The U.N. leads many women’s rights campaigns but hasn't had a female boss in its 70-year history. Equality Now, an international women's rights group, wants that to change.

The U.N. is a big force in the world of women’s rights, launching and funding campaigns around the world. Its high-profile He for She campaign is led by Emma Watson.

U.N. Women, the U.N. department that works to achieve gender equality, points its Twitter followers to dismal statistics about the global lack of female CEOs.

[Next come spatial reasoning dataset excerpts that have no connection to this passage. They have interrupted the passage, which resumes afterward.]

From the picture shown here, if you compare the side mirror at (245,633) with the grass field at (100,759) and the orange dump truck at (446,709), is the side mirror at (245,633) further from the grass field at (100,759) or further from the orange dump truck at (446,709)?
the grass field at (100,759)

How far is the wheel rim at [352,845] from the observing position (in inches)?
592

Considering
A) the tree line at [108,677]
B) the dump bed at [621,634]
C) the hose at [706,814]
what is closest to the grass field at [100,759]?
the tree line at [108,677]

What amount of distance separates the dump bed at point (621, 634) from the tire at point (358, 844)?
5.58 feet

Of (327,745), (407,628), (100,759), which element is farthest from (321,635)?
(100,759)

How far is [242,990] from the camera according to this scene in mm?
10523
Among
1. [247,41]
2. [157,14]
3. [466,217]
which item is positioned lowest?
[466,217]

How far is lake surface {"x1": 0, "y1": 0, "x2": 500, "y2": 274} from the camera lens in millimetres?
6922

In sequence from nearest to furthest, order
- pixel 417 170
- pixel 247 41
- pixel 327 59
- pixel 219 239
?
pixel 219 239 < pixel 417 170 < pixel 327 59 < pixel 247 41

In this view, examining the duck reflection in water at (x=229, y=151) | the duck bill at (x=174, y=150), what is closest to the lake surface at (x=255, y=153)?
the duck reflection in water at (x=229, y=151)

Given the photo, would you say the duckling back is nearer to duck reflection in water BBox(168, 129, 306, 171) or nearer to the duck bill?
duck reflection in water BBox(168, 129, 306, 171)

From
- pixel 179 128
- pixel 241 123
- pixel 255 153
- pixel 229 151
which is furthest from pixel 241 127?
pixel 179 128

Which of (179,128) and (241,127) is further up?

Such as with this tweet about the situation in the U.S.

.@Forbes list of America's most powerful CEOs under 40 only includes one woman: http://t.co/8NWHTlgTRX

And this one about India.

How many CEOs of top companies are women? http://t.co/cgDc5PSt5V via @the_hindu @ilo #genderequality #business #management

Seriously, even Norway?

On #Norway's gender quotas, @WSJ says: "Just don't ask about CEOs" http://t.co/TXxQu344sh

But the U.N. itself has never had a woman in its top job, that of secretary general. Equality Now, a global women's rights organisation, has launched a campaign to encourage the U.N. to pick a woman when it elects a new boss next year.

The campaign is asking people to petition the countries that make up the U.N. Security Council, which traditionally selects a candidate who is then ratified by the other U.N. member states, to support female candidates. Ban Ki Moon, the eighth secretary general in the U.N.'s 70-year history, will step down at the end of 2016.

The Equality Now campaign says the U.N. has too few women in top jobs overall, pointing to a U.N. assessment of its staff in 2013 that says women make up just 27–30% of its top two professional tiers.

The U.N. is still doing much better than many private companies in this regard though. A CNN study last month of hundreds of the biggest companies listed on U.S. stock markets showed that women occupied around 14% of the top-level jobs. They make up less than 9% of the executive directors at the biggest listed companies in the U.K. and hold less than a quarter of board positions, according to a report last month cited by the Financial Times.

So maybe we will see a woman at the head of the U.N. before long.